TEXT:
******************************

Saturday, January 31, 2015

Stumps. Railroad Tracks





  • As of three o'clock EST yesterday afternoon I had never heard or heard of Derek Bailey, but then Kurt played three hours and Mr Alaram and Shahar sent me these youtubes.
  • Mr Alaram also recommended this album and I'm now happily out $10. 
  • First, I like, lots. 
  • Second, I want to bump yesterday's post from the top, thanks to everyone for the Kind words.
  • There is far more music I've never heard than music I've heard, I've only two ears, one brain, so much time. Please turn me on to what I'm missing you think I should know.
  • Similarly, tomorrow is Blogroll Amnesty Day. Please turn me on to blogs I'm missing you think I should know. Not that I can add them to blogrolls, my motherfucking free blogging platform's blogroll function here is fucked still.
  • Trigger warming.
  • Fashion Week.
  • Tortured debate. I'd add: torture exists as crowd control - it's not what you'd say under torture, it's that you can be tortured and the choices you make under that threat that matters.
  • Live-blogging the death of a blog.
  • All the difference in the world.
  • This week in water.
  • On being a late bloomer.
  • Screen studies.
  • The Lost World.
  • January.






WHAT YOU HAVE TO GET OVER

Dick Allen

Stumps. Railroad tracks. Early sicknesses,
the blue one, especially.
Your first love rounding a corner,
that snowy minefield.
Whether you step lightly or heavily,
you have to get over to that tree line a hundred yards in the distance
before evening falls,
letting no one see you wend your way,
that wonderful, old-fashioned word, wend,
meaning “to proceed, to journey,
to travel from one place to another,”

******************************

INFORMATION SHOWN:
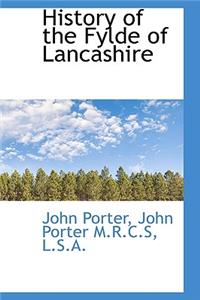 History of the Fylde of Lancashire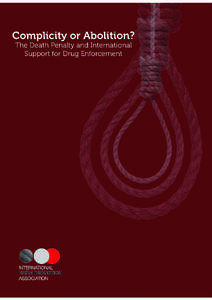 Complicity or Abolition? The Death Penalty and International Support for Drug Enforcement Rick Lines, Damon Barrett and Patrick Gallahue © 2010 International Harm Reduction Association ISBN[removed]4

******************************

ACTIVITIES:
a. Transcribe the blog post between "Saturday, January 31, 2015" and "is fucked still.", inclusive.
b. Answer these questions using the blog post:
(i) How much did the album that Mr Alaram recommended cost the writer?
(ii) What does the post say tomorrow is?
(iii) In the poem quoted in the post, how far away is the tree line?
c. Name every person mentioned in the bulleted item of the blog post that starts with "As of three o'clock EST yesterday afternoon".

ANSWERS FOR EACH ITEM:
a.
Saturday, January 31, 2015

Stumps. Railroad Tracks





  • As of three o'clock EST yesterday afternoon I had never heard or heard of Derek Bailey, but then Kurt played three hours and Mr Alaram and Shahar sent me these youtubes.
  • Mr Alaram also recommended this album and I'm now happily out $10. 
  • First, I like, lots. 
  • Second, I want to bump yesterday's post from the top, thanks to everyone for the Kind words.
  • There is far more music I've never heard than music I've heard, I've only two ears, one brain, so much time. Please turn me on to what I'm missing you think I should know.
  • Similarly, tomorrow is Blogroll Amnesty Day. Please turn me on to blogs I'm missing you think I should know. Not that I can add them to blogrolls, my motherfucking free blogging platform's blogroll function here is fucked still.

b.
(i) $10
(ii) Blogroll Amnesty Day
(iii) A hundred yards

c. Derek Bailey, Kurt, Mr Alaram, Shahar